Writing for the real world

Good sites are hard to find. Finding interesting and innovative sites that are set up be used requires hours of work. My own personal limits include no site that doesn’t have water and I’m not hiring toilets. I suspect I would break the second one for the right location.

I’m lucky to be with Mandala, we have facilities for catering for large numbers of people and a generator as well as tents. We’re set up to be able to run in reasonably basic locations. We also have people stupid enough to try it.

Running modern day events either involves looking at the standard hostels, campsites and hotels or finding a building that’s abandoned/between uses, but that hasn’t degraded to the point of being unsafe/not having water and toilets. That’s actually a fairly small window. I’ve done bat surveys in buildings that have been empty for only 2-3 years and they’re already falling apart in ways that would make them unsuitable for living in or around, which we need for our events.
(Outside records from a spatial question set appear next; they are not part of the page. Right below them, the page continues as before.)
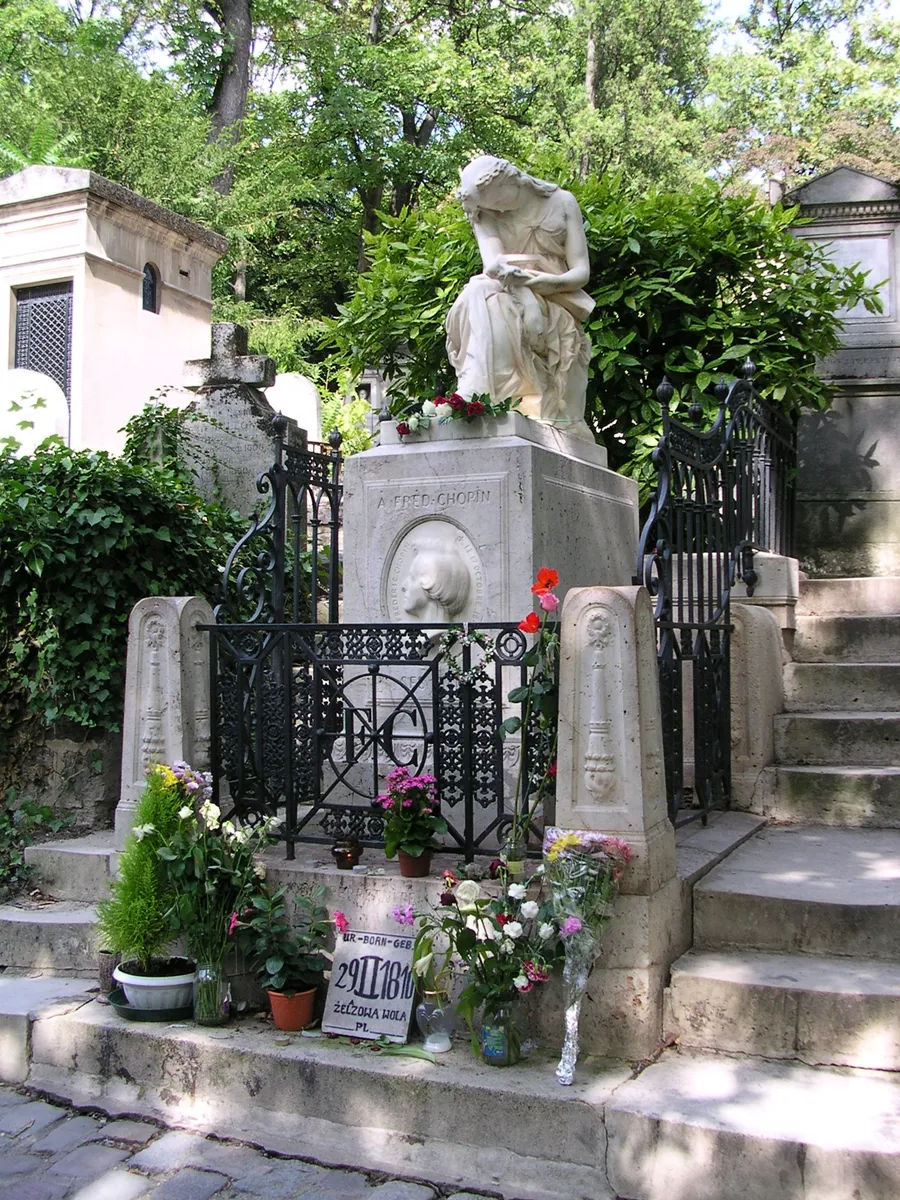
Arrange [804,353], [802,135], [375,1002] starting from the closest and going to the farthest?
[375,1002] < [804,353] < [802,135]

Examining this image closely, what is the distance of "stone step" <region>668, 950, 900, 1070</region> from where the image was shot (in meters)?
3.41

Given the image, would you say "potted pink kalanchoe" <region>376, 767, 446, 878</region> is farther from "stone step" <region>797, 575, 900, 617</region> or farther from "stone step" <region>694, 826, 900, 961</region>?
"stone step" <region>797, 575, 900, 617</region>

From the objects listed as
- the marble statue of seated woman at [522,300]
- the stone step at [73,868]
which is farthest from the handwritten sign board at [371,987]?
the marble statue of seated woman at [522,300]

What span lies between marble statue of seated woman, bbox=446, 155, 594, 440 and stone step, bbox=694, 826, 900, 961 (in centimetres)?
244

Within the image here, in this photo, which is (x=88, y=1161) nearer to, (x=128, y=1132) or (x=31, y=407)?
(x=128, y=1132)

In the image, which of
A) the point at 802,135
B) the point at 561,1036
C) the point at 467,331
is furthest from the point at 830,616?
the point at 802,135

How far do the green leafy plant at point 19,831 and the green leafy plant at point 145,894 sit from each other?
1214 mm

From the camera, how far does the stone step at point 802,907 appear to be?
149 inches

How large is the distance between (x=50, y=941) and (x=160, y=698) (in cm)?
115

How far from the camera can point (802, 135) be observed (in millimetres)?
28312

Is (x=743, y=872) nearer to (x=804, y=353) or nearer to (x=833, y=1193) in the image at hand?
(x=833, y=1193)

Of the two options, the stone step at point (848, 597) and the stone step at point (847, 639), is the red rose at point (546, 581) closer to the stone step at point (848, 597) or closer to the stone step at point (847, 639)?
the stone step at point (847, 639)

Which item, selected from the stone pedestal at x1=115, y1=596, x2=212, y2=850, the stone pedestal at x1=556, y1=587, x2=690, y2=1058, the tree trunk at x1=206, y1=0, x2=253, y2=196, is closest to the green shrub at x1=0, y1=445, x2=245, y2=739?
the stone pedestal at x1=115, y1=596, x2=212, y2=850

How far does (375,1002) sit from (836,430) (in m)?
5.95
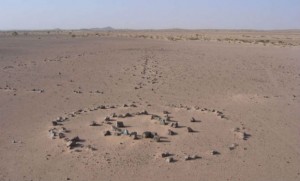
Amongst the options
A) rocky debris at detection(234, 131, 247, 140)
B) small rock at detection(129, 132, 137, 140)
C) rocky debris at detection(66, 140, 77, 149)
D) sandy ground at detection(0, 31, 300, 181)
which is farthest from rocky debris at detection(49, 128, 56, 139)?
rocky debris at detection(234, 131, 247, 140)

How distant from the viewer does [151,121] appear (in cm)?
1223


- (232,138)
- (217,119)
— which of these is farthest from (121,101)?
(232,138)

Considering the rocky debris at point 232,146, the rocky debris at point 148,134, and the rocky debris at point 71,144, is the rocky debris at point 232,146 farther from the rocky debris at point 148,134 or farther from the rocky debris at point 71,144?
the rocky debris at point 71,144

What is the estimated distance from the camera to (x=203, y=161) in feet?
31.4

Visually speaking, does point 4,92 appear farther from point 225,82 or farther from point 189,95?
point 225,82

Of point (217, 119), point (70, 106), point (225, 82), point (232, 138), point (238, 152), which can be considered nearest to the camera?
point (238, 152)

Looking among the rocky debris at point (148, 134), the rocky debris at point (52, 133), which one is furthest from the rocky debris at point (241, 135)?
the rocky debris at point (52, 133)

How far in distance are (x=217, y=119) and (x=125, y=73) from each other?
32.7 ft

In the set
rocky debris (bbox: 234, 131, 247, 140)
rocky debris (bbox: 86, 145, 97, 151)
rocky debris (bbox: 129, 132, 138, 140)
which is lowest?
rocky debris (bbox: 86, 145, 97, 151)

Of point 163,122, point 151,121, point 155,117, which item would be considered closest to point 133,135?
point 163,122

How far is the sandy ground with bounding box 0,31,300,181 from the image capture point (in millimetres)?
9258

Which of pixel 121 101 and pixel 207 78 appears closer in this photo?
pixel 121 101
Events don’t have to be based on one location. As long as you have enough transport for the number of players that need to move between sites you’re okay. We’ve never tried this. The games we’ve run haven’t suited it due to genre (there’s been talk of locking people into the back of a van dressed as a shuttle, but we’ve not done it). However, games I’ve played have. We were all taken off to a tea room from SlenderLRP to talk to the staff and find out more history of the location we were in.

I really enjoy LRP being merged with the real world. Modern day LRP gives you an entirely functional economy (although you’re a little limited in the range to which you can phys rep a rich character, for example), it has the largest number of NPCs you’ll ever have. Players have a huge world to explore (as long as you can safely lose them).

That last one is a point. If players have the entire world to explore you need to work out why they would stay in the places you want them to stay in, or whether it matters if they do. For example, you’ve put them in a building filled with ghosts and murder. Why do they not just leave? You can lock the building down, or you can accept that they will need to play characters that will choose to stay. You’ll need to ensure they find reasons not to run. Most players will work with this.

Visits add realism. Giving people targeted locations that they can go and explore adds to the depth of a game, and makes things feel much more real. Also car journeys are pretty good for interplayer communication and giving people a chance to catch up on what’s going on. Plus I have been to the Northwest three times now and not made it to a beach. I want to LRP on a beach (You heard me!).
Sunset over marshes

Using multiple sites also allows you to look at the those sites you couldn’t use (because they’re museums during the day, utter ruins with no toilets, don’t have anywhere for people to sleep etc) and find ways to build them into your game. You can take a group around a stately home looking for information - it’s an increase in the ticket cost, but it adds value, and gives your crew a chance to rebuild the main location.

If you’re running a real world game, then your major advantage is the real world. It’d be a waste not to use it, and any character you’re playing would have to get by in the real world in order to manage normal life.